Barçın Yinanç - karabag
, , ,

Barçın Yinanç

Türkiye-Azerbaycan ilişkilerinde esen fırtınanın şiddeti azalmış görünüyor. Ancak Azerbaycan’daki güven bunalımının şiddetinin kısa vadede kolay kolay azalacağını söylemek zor. İki ülke arasında ifadesini “tek halk iki devlet” şeklinde bulan güven ilişkisi büyük bir darbe aldı. Aslına bakarsanız, güven bunalımının Azerbaycan ile Türkiye yerine, Aliyev yönetimi ile AK Parti hükümeti arasında yaşandığını söylemek daha doğru olur. Zira son dönemlerde Azeri basınında çıkan eleştiriler devleti değil, AK Parti hükümetini, özellikle de Başbakan Recep Tayyip Erdoğan’ı hedef almaya başlamıştı.

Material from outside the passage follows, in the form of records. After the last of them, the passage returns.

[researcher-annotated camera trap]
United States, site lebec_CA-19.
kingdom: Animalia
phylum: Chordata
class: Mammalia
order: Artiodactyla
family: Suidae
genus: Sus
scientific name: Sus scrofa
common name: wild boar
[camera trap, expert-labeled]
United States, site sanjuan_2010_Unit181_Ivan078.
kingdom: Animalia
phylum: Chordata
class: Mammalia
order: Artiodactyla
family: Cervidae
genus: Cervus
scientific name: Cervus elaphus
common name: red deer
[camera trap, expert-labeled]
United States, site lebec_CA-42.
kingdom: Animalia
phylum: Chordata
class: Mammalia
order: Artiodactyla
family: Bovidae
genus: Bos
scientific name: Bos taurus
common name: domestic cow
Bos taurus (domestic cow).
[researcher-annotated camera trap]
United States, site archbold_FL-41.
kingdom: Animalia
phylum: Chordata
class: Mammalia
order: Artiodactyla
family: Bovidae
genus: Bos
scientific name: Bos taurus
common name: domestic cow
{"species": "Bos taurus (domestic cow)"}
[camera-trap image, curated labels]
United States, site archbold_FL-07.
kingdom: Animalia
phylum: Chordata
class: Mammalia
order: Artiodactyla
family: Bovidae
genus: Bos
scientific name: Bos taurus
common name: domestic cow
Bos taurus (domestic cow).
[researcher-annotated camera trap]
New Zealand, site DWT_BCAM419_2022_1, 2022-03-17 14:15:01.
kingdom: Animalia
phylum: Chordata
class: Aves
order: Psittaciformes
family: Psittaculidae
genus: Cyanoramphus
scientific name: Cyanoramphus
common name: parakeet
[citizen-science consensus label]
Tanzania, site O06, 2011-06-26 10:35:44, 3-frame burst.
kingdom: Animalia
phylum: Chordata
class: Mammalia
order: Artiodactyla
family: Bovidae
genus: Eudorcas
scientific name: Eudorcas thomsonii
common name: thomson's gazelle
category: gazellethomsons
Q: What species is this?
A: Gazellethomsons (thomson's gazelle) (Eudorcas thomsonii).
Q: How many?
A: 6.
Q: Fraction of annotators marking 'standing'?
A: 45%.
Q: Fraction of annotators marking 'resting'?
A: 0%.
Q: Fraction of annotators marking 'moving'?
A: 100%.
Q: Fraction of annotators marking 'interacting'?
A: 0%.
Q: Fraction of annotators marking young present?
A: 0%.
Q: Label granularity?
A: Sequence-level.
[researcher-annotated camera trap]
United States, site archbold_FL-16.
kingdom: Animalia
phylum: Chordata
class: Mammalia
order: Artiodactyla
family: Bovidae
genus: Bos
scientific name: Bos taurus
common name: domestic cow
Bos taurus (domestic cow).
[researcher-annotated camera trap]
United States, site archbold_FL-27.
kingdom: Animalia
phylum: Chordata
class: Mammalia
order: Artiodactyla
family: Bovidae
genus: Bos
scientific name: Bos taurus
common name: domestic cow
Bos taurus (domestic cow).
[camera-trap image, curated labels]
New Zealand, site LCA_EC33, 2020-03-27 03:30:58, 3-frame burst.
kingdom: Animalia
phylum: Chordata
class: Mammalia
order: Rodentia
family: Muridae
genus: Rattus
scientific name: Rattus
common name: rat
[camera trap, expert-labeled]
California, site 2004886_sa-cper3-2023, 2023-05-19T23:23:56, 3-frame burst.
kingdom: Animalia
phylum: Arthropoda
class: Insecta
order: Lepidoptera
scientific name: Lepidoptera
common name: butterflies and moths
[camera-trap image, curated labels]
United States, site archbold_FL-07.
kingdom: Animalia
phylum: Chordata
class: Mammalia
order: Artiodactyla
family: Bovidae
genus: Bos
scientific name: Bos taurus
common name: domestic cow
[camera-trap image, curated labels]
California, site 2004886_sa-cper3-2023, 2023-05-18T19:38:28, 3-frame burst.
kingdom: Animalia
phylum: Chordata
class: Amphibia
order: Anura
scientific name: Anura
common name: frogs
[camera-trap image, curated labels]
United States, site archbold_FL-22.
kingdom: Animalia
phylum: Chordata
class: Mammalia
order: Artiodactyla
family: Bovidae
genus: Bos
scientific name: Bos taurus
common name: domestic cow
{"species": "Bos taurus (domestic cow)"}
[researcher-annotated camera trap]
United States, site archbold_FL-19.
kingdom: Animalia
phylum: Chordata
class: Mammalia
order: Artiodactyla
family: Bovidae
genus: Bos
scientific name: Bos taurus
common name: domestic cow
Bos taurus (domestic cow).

Bu güven bunalımının özellikle Türkiye ile Ermenistan arasında yapılan görüşmelerle ilgili olarak Bakü’nün karanlıkta bırakılmasından kaynaklandığı anlaşılıyor.
İlginçtir, şimdiye kadar Türkiye’ye yönelik suçlamalar basın üzerinden yapılırken son günlerde Azeri yetkililer, hükümetin tutumundan duydukları rahatsızlığı saklamaz oldular. Örneğin geçen günlerde Azerbaycan Diplomasi Akademisi’nde bir konuşma yapan Dışişleri Bakan Yardımcısı Aras Azimov Türk-Ermeni ilişkilerinin normalleşmesinin şartlarını içeren belgelerin kendileriyle paylaşılmadığından yakındı. Ermenistan’la yürütülen Yukarı Karabağ müzakerelerinden sorumlu olan Azimov, “Üzücü olan şu ki biz bu belgelerin varlığını ve içeriğini Minsk Grubu’ndan öğrendik” dedi. Yukarı Karabağ sorununun çözümü için AGİT içinde oluşturulan Minsk Grubu’nda Ruslar ve Fransızlar da var. Azimov yabancı ülke diplomatları ve sivil toplum kuruluşlarının temsilcilerine açık olan toplantıda Ankara’ya Türk-Ermeni görüşmeleri ile Türk- Azeri görüşmelerini koordine etmeyi önerdiklerini, ancak bu önerinin reddedildiğini de söyledi. Benzer şekilde sınırın açılmasının ne zaman ve hangi şartlarda olacağına dair ortak bir anlayış oluşturma önerisi de Ankara’da kabul görmemiş.
Türk tarafı, “Biz Ermenilerle yaptığımız görüşmelerden Azerileri haberdar ediyoruz” diyor. Azeri tarafı ise “Ermenilerle ne görüşülüyor bilmiyoruz” diyor.
Kapalı kapılar ardında nelerin yaşandığını, kimin doğru söyleyip kimin kamuoyunu yanılttığını belki bu aşamada tam anlamıyla tespit etmek mümkün değil. Ancak şu bir gerçek ki, haberli ya da habersiz olsun, Azeriler kızgın.
 
‘Gaz için en uygun altyapı Ruslarda’

Bu arada Azerilerde oluşan güven bunalımının ne derece kalıcı olduğunu test etmemizi sağlayacak bir konu önümüzde duruyor: Nabucco projesi. Bu proje ciddi şekilde darbe almış durumda. Azerbaycan’ın, Yukarı Karabağ sorununun çözümünde ilerleme sağlanmadan, gazını Nabucco projesine tahsis etmesi bu aşamadan sonra çok zorlaştı. Zira, Aliyev’in Yukarı Karabağ’da ilerleme olmadan, Türk-Ermeni sınırının açılmasını önlemek için kullanabileceği tek koz bu. Aliyev’in Nabucco konusunda kendisiyle temaslarda bulunan Avrupalı yetkililere, Bakü-Tiflis-Ceyhan hattının aslında çok da kârlı olmadığını, gaz ve petrolü uluslararası piyasalara ulaştırmanın en ucuz yolunun Rusya’dan geçtiğini, zira bütün altyapının eksiksiz olarak Azeri sınırından itibaren başladığını söylemesi hayra alamet değil. Bu aralar Kafkaslar’daki gelişmeler sadece Dışişleri değil Enerji Bakanlığı’nın da başını ağrıtıyor olsa gerek.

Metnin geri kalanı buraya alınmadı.